The following major drugs are used to treat colon and rectal cancer:

  • 5-Fluouracil (S-FU) is administered intravenously in a timeframe that can either range from minutes to hours or as a continuous infusion over the course of several days. It works by binding to an enzyme important for making DNA and thus keeps cells from making DNA, which is vital to the growth of cancer cells. Common side effects may include nausea, vomiting, decreased blood count, increased risk of infection, mouth sores, diarrhea, skin color changes, poor appetite and hair thinning.
  • Leucovorin is administered intravenously and is used with 5-Fluouracil (5-FU) to increase the effects of 5-FU. It has no anti-cancer activity by itself.

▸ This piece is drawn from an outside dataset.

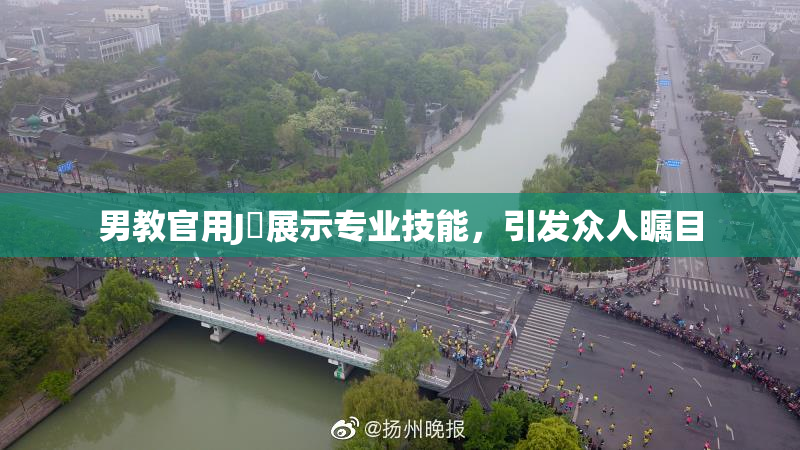 男教官用J亅展示专业技能，引发众人瞩目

  • Capecitabine (Xeloda) is an oral drug that is an analog of 5-Fluouracil. Common side effects may include nausea, vomiting, tiredness, mouth sores, skin dryness/irritation and tingling/itching/reddening of hands and feet. Less common side effects may include a sensation of pins and needles of the hands and feet due to nerve injury and abnormal liver function.
  • Oxaliplatin (Eloxatin) is administered intravenously. It binds to DNA to stop the growth of cancer cells, which causes the cells to die. Common side effects may include nausea, vomiting, numbness and tingling of hands and/or feet or mouth due to nerve injury, abdominal pain, mouth sores, tiredness. Less common side effects may include difficulty walking, hair thinning, decreased blood count, increased risk of infection, poor tolerance to cold temperature and abnormal liver function.

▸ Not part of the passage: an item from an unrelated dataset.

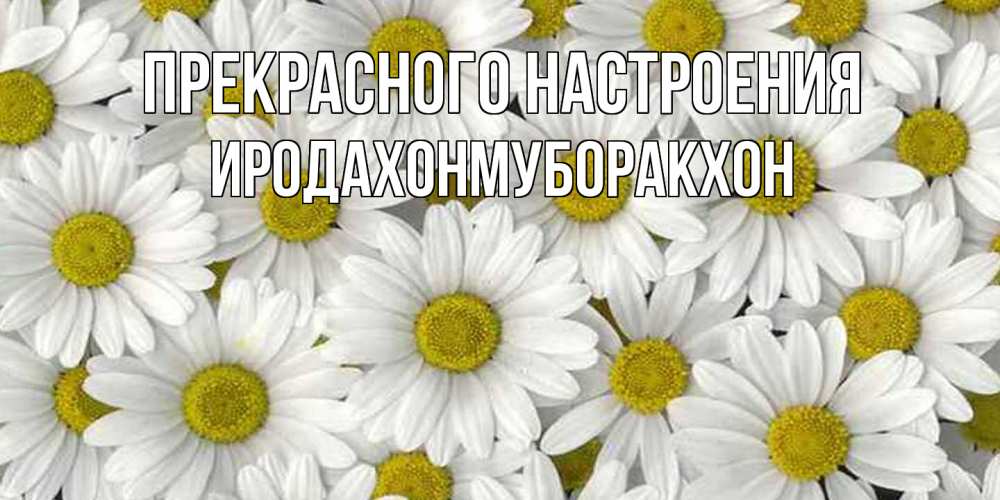 Открытка  с именем. ИРОДАХОНМУБОРАКХОН, Прекрасного настроения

  • Irinotecan (Camptosar) is administered intravenously. It blocks the enzyme called topoisomerase I. Blocking this enzyme results in DNA breaks, which lead to cancer cell death. Common side effects may include nausea, vomiting, diarrhea, mouth sores, hair loss, decreased blood counts, loss of appetite and tiredness. Less common side effects may include cholinergic syndrome (which may include runny nose, increased saliva, sweating, tearing in the eyes, flushing, abdominal cramps, diarrhea), increased infection, abnormal liver function.

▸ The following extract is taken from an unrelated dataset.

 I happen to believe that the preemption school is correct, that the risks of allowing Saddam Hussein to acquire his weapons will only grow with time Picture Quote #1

The following drugs are called targeted agents:

  • Bevacizumab (Avastin) is administered intravenously. It is a type of targeted therapy that targets angiogenesis (harmful blood vessel formation by cancer cells). It blocks a protein called vascular endothelial growth factor (VEGF). By blocking VEGF, the drug stops the tumor from being able to create new blood vessels, thus limiting their supply of nutrients and slowing or stopping the growth. The drug may also work by making tumor blood vessels less leaky, allowing chemotherapy to get into cancer cells more effectively. Common side effects may include high blood pressure, headache, tiredness and loss of appetite. Less common side effects may include nosebleed, protein in the urine, nausea, vomiting and blood clots. Rare side effects may include stroke, heart attack, bowel perforation, slow healing of wounds, severe internal bleeding, confusion and severe allergic reaction.
  • Cetuximab (Erbitux) is administered intravenously. It is a type of target therapy that targets the epidermal growth factor receptor (EGFR) pathway. By blocking EGFR protein, the drug interferes with cellular signaling that tells cancer cells to grow. Common side effects may include skin rash, tiredness and low blood magnesium level. Less common side effects may include infusion reaction (may include fever, headache, chills, itching, hives, nausea, shortness of breath) and diarrhea. Rare side effects may include severe allergic reaction and lung damage.
  • Panitumumab (Vectibix) is administered intravenously. It also targets EGFR pathway similar to Cetuximab. Side effects are relatively similar to Cetuximab with the exception of less frequent infusion reactions.